- **SEITENAUSZUG**
----------

Doch auch die alte, leicht süßliche, kaum herbe Songwriterromantik der Siebziger Jahre darf 2011 noch einmal zum Zuge kommen. So klingt das nostalgische 'Kiss Me' wie eine Reminiszenz an Waits' Tage der Adoleszenz und Alben wie "The Heart Of Saturday Night". Mit 'Satisfied' allerdings haut Tom dann wieder einen schwer groovenden Rootsrock raus, der sich nichtmal zu waschen braucht. "Wenn ich abgetreten bin, rollt meine Wirbel wie Würfel aus", fordert er da und stellt gegenüber dem dritten Gitarristen Keith und dessen langjährigem Weggefährten Mick klar, dass Tom nicht gedenkt, ohne seine Satisfaction abzutreten.

----------

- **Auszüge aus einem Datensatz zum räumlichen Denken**

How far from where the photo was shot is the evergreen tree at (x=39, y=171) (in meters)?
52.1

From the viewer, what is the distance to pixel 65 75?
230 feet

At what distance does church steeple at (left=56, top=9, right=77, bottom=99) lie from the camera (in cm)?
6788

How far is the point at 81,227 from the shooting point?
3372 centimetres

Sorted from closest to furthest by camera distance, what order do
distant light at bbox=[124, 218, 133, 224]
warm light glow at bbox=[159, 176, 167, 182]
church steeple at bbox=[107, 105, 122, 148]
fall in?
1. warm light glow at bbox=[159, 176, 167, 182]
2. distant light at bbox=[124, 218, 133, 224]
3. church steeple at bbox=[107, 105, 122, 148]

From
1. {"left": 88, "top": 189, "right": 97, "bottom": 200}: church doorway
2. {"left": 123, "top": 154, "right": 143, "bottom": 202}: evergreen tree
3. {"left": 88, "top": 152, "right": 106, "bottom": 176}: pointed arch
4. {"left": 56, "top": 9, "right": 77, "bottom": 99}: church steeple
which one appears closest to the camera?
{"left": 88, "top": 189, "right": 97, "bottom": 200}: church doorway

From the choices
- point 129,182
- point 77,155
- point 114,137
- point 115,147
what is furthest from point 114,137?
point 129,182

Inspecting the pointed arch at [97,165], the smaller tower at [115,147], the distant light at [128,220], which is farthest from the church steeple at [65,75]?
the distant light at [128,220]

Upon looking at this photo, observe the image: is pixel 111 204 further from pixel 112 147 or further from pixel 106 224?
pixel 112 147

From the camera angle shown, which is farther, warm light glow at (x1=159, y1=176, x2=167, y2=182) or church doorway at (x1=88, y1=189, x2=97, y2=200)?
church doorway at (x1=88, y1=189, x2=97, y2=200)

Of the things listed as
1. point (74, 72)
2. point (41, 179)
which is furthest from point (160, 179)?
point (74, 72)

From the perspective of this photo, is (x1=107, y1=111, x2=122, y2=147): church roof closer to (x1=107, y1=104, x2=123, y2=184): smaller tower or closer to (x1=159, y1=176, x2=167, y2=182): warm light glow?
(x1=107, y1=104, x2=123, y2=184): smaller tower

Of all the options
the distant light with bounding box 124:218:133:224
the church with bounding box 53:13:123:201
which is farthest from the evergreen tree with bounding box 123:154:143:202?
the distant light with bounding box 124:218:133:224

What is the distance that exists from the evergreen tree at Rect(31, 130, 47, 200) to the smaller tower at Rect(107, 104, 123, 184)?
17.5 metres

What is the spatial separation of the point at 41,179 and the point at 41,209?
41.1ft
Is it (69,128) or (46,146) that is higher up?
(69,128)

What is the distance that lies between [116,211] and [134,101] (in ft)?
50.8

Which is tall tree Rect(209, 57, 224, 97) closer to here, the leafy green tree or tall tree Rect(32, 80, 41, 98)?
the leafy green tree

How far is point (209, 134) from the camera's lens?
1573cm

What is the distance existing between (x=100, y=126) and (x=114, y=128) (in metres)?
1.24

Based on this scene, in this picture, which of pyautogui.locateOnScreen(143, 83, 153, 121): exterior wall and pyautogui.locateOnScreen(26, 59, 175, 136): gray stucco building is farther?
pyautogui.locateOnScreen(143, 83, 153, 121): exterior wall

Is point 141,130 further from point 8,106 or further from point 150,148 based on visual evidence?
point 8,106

----------

- **AUFGABEN**
1 - Welches Album nennt der Auszug über Tom Waits im Zusammenhang mit 'Kiss Me'?
2 - Entnimm der Auflistung jede Zeile, in der das Wort „pointed" vorkommt.
Die Auflistung steht in keinem Zusammenhang mit dem Auszug über Tom Waits.

- **LÖSUNGEN**
1 - "The Heart Of Saturday Night"

2 -
3. {"left": 88, "top": 152, "right": 106, "bottom": 176}: pointed arch
Inspecting the pointed arch at [97,165], the smaller tower at [115,147], the distant light at [128,220], which is farthest from the church steeple at [65,75]?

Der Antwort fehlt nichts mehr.